- _WRITTEN INSTRUCTION_
Copy the following records verbatim, keeping every line unchanged.

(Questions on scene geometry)
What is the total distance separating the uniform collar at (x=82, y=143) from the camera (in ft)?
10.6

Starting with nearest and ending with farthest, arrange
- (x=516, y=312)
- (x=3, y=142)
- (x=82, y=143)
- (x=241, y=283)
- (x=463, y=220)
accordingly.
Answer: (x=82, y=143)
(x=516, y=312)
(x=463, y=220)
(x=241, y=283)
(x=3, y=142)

- _CORRECT ANSWER_
What is the total distance separating the uniform collar at (x=82, y=143) from the camera (in ft)?
10.6

Starting with nearest and ending with farthest, arrange
- (x=516, y=312)
- (x=3, y=142)
- (x=82, y=143)
- (x=241, y=283)
- (x=463, y=220)
accordingly.
Answer: (x=82, y=143)
(x=516, y=312)
(x=463, y=220)
(x=241, y=283)
(x=3, y=142)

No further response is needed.